I was also noticed (and was psyched about) the fact that the Gods could be gay without any of the other Gods calling them out on it. Dionysus was in love with Ampelos, and was also apparently one of the biggest womanizing figures in myth. I was surprised to get open bisexuality from the ancients (a God nonetheless) when so many of us still don't want to ask or be told today. Dionysus seemed like a terrible being, but he has such a duality to his character that he really just reminds me of most of my favorite musicians, or a Third Eye Blind song. He starts out with a love, loses it, and turns pain and loss into art (wine is artistic in my opinion, I understand if someone chooses not to agree with this).

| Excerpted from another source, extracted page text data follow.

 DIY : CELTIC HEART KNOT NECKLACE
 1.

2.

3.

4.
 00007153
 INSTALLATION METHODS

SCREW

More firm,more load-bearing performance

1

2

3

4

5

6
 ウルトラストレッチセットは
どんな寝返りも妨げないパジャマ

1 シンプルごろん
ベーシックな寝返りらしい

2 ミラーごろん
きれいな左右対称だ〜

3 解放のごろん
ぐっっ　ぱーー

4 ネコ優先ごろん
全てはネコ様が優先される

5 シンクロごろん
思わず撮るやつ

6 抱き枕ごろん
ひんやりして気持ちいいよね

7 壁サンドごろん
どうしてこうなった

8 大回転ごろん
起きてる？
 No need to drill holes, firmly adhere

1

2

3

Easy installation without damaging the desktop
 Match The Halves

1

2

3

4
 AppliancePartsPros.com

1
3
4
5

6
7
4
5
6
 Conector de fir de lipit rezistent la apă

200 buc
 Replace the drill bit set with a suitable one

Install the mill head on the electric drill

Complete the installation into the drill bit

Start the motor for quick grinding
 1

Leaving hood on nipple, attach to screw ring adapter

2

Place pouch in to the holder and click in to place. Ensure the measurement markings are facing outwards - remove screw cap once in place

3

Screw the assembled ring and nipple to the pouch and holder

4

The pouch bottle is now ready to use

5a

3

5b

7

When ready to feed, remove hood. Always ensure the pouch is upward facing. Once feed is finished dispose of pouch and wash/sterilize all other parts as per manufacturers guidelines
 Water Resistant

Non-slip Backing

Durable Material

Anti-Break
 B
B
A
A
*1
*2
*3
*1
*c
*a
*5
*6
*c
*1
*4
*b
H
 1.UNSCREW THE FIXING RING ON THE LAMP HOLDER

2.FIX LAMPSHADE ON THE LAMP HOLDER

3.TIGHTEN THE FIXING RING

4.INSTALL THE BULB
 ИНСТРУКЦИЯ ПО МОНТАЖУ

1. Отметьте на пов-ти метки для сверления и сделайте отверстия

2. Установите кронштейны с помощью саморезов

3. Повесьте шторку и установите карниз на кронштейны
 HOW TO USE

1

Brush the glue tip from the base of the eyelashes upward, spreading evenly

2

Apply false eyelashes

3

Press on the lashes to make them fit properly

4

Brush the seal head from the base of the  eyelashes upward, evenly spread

I just get the image of him slumped up against a thick tree in some forest, drunk and alone, holding a golden goblet just barely upright enough to spill only a few drops of wine. I picture the sharp and bitter taste of strong red wine mingling with internalized anger and drizzling out of the corners of slack jaws in a stream of profanity. I don't want to quote too many lines from page 45, so I would encourage reading over the first paragraph on this page carefully, and really picturing and understanding the wonderful analogies Calasso uses. Some beautiful writing.
I also liked the point Calasso brought up about how Erigone was the farthest thing from a "celestial queen", but still managed to make it into the heavens as a constellation, just because it's interesting to think about this weird, macabre story hanging in the sky with all of the heroes and monsters of epic poems, and classic tales, like a strange cousin. just a thought, I suppose.